I was used to this. I had a million childhoods in my mind, and all were pretty near alike. I had a thousand bodies living at any time - one thousand twenty four, of course, the sacred number - and each of me had to be trained to pour tea, cast the omens, lead armies in battle, accept threats without fear, kill without pause. I had to protect myself or die, and I always knew it. I never wore personal shields. I was expendable; I, Anaander Mianaai, would only start a new body growing in a replicator at Iskidr Station if I fell. 

I killed six of me before I was twelve, in battle games in the corridors of Iskidr Station. It hurt horribly, because when I pulled the grenade, I felt myself die. 

I, Anaander Mianaai, hardly noticed. I was always a child killing my selves in a crèche somewhere, as I was always a young person selecting my body parts, or an adolescent kissing my self and touching my self barehanded and biting my self’s lips to draw blood. This was a dull story, and I was too busy guarding the boundaries of the Radch to pay attention to it.

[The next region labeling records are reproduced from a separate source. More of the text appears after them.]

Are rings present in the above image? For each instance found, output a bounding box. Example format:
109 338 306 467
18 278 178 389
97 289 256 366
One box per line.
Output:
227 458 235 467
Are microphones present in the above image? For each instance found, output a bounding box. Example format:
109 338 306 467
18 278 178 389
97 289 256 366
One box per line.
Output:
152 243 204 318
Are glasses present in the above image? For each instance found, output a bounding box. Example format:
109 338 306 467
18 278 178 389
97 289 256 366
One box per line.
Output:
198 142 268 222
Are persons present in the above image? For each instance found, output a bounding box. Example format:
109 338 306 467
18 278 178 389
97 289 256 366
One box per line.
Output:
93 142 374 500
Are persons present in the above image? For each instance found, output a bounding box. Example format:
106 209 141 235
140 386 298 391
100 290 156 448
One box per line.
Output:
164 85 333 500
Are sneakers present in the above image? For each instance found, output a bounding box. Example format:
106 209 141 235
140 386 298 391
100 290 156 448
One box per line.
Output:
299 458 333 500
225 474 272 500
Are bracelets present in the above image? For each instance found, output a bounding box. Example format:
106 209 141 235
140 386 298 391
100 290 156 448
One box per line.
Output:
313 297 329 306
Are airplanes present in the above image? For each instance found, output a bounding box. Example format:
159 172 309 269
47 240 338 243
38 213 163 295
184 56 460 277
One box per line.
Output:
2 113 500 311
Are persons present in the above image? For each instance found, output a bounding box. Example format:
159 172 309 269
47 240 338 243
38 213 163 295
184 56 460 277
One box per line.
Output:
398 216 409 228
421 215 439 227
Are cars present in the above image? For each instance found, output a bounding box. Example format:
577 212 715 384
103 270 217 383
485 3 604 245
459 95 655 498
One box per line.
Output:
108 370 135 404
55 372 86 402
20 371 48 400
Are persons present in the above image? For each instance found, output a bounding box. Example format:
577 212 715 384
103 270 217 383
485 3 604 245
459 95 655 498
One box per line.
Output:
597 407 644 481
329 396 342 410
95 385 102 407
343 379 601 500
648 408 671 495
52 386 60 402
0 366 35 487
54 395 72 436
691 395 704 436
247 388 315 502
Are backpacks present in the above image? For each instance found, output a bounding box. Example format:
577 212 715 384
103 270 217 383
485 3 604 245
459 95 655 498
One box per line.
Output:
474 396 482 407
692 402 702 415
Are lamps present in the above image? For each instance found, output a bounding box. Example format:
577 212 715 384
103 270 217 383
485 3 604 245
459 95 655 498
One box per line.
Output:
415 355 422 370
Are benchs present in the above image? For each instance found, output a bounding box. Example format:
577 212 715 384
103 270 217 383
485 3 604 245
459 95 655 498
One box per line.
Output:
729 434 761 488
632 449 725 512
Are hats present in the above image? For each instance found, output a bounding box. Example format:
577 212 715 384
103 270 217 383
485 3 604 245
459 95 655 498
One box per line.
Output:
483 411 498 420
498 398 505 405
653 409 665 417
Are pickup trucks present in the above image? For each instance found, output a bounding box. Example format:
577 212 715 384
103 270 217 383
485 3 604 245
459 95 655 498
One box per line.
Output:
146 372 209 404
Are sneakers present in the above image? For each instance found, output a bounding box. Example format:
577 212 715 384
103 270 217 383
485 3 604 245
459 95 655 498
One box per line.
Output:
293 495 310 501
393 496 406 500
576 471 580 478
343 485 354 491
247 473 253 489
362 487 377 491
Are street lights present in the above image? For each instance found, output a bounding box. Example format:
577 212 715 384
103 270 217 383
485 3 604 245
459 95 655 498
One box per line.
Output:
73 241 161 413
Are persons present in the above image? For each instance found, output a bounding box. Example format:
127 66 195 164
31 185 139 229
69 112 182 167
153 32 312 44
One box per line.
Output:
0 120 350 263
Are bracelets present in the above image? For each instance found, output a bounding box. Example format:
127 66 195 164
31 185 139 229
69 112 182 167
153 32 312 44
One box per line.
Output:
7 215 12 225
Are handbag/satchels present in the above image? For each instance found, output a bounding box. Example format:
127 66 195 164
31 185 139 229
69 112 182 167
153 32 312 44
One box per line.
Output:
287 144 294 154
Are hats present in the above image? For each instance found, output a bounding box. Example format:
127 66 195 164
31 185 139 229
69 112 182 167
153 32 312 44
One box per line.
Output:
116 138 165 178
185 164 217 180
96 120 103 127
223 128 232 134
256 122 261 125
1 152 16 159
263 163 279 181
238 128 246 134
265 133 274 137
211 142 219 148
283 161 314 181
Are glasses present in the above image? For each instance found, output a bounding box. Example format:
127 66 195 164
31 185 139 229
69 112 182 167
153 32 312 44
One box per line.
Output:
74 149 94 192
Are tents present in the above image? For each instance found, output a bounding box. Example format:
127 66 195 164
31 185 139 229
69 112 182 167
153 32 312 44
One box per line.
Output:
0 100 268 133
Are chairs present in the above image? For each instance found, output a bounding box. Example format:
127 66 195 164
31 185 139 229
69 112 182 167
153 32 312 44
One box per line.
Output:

I was the boundaries of the Radch. I went to every station and spoke to every ship. I visited every annexation. I chose whether the Empire would grow or stay static. I chose. I chose both, and I, my selves, chose either one.

I hated me. 

I was so angry, when I — I myself — was fourteen. I knew I was killing my selves, and not for any battle game in Iskidr Station. I was killing my selves for the Radch, to protect it or expand it or shrink it, and I could not grow bodies fast enough to replace the ones I threw away. I had to go out and be me, Anaander Mianaai, during the Third Valskaayan Rebellion, when I would not ordinarily have taken any role for three more years.

I, Anaander Mianaai, didn’t care about this. A little adolescent anger, from one of four hundred bodies — I had lost so many already — was nothing in the war. 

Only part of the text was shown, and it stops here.